Restituição de retenção indevida de optantes do Simples

por | 27 out, 2016 | Comentários, Simples Nacional | 5 Comentários

Através do art. 64 da Lei n° 9.430/96, os órgãos, autarquias e fundações da administração pública federal se tornaram obrigados a efetuar a retenção do Imposto de Renda, CSLL, PIS e Cofins nos pagamentos efetuados a pessoas jurídicas pelo fornecimento de bens ou prestação de serviços.

Aplicam-se às retenções estabelecidas no referido artigo as disposições da Instrução Normativa RFB n° 1.234/2012. Assim, conforme estabelece o art. 4º, XI, da referida Instrução Normativa, não haverá retenção dos tributos federais nos pagamentos efetuados a pessoas jurídicas optantes do Simples Nacional. Vejamos:

“Art. 4º. Não serão retidos os valores correspondentes ao IR e às contribuições de que trata esta Instrução Normativa, nos pagamentos efetuados a:

(…)

XI – pessoas jurídicas optantes pelo Regime Especial Unificado de Arrecadação de Tributos e Contribuições devidos pelas Microempresas e Empresas de Pequeno Porte (Simples Nacional), de que trata o art. 12 da Lei Complementar n° 123/2006, em relação às suas receitas próprias;”

Diante disso, eventual retenção e recolhimento de tributos federais nos pagamentos feitos a pessoas jurídicas inscritas no Simples Nacional, configura hipótese de pagamento indevido de tributos, o que garante ao sujeito passivo o direito à restituição da importância indevidamente retida. Esta hipótese de restituição encontra-se respaldada nos arts. 165, I, do Código Tributário Nacional (Lei 5.172/1966) e art. 2º, I, da Instrução Normativa n° 1.300/2012.

A restituição pode ser pleiteada pelo prestador de serviços, mediante utilização do programa de Pedido de Restituição ou Ressarcimento e Declaração de Compensação (PER/DCOMP) ou, na impossibilidade de utilização desse programa, através do requerimento formalizado pelo formulário Pedido de Restituição ou Ressarcimento junto com os documentos comprobatórios do crédito.

Contudo, há a possibilidade de o próprio sujeito que realizou a retenção pleitear a restituição, desde que haja a devolução prévia do valor indevidamente retido ao prestador beneficiário. É o que se pode constatar da leitura do art. 8º, da Instrução Normativa n° 1.300/2012, in verbis:

“Art. 8º O sujeito passivo que promoveu retenção indevida ou a maior de tributo administrado pela RFB no pagamento ou crédito a pessoa física ou jurídica, efetuou o recolhimento do valor retido e devolveu ao beneficiário a quantia retida indevidamente ou a maior, poderá pleitear sua restituição na forma do § 1º ou do § 2º do art. 3º ressalvadas as retenções das contribuições previdenciárias de que trata o art. 18.” (Grifamos)

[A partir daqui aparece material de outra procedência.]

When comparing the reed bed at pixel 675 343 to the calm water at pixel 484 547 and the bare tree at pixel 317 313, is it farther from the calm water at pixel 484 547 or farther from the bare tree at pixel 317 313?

A própria Receita Federal do Brasil, através da Solução de Consulta Cosit n° 22, de 6 de novembro de 2013, confirmou este entendimento, trazendo, inclusive, que esta possibilidade de pedido de restituição feita pelo sujeito que procedeu erroneamente à retenção não é obrigatória. Vejamos:

 “A par disso, a Administração desde há muito admite, por analogia com o art. 166 do CTN, que o responsável pela retenção na fonte (fonte pagadora) venha postular a restituição do indébito, desde que prove haver assumido o ônus do tributo, o que se dá, usualmente, mediante a exibição de comprovante de reembolso da quantia retida ao beneficiário do pagamento ou crédito.

É certo que a hipótese prevista no art. 8º da Instrução Normativa RFB nº 1.300, de 2012, constitui, do ponto de vista da consulente, o modo ideal de reaver os tributos que lhe foram descontados indevidamente na fonte; todavia, as normas não obrigam a fonte pagadora a seguir o prescrito naquele dispositivo, apenas facultam que ela o adote.

Ante o exposto, responde-se à consulente que, na hipótese de retenção indevida de tributos na fonte, cabe ao beneficiário do pagamento ou crédito o direito de pleitear a restituição do indébito. Não obstante, pode a fonte pagadora pleitear a restituição, desde que comprove a devolução da quantia retida ao beneficiário, observados os procedimentos do art. 8º da Instrução Normativa RFB nº 1.300, de 2012.” (Grifamos)

Desta forma, conclui-se que, na hipótese de retenção indevida de tributos na fonte, o beneficiário deve proceder ao pedido de restituição perante a Receita Federal do Brasil utilizando o programa PER/DCOMP ou formulário de Pedido de Restituição ou Ressarcimento. Contudo, é possível que a entidade pagadora, que procedeu à retenção indevida, proceda ao pedido de restituição, contanto que comprove a devolução da quantia retida ao beneficiário.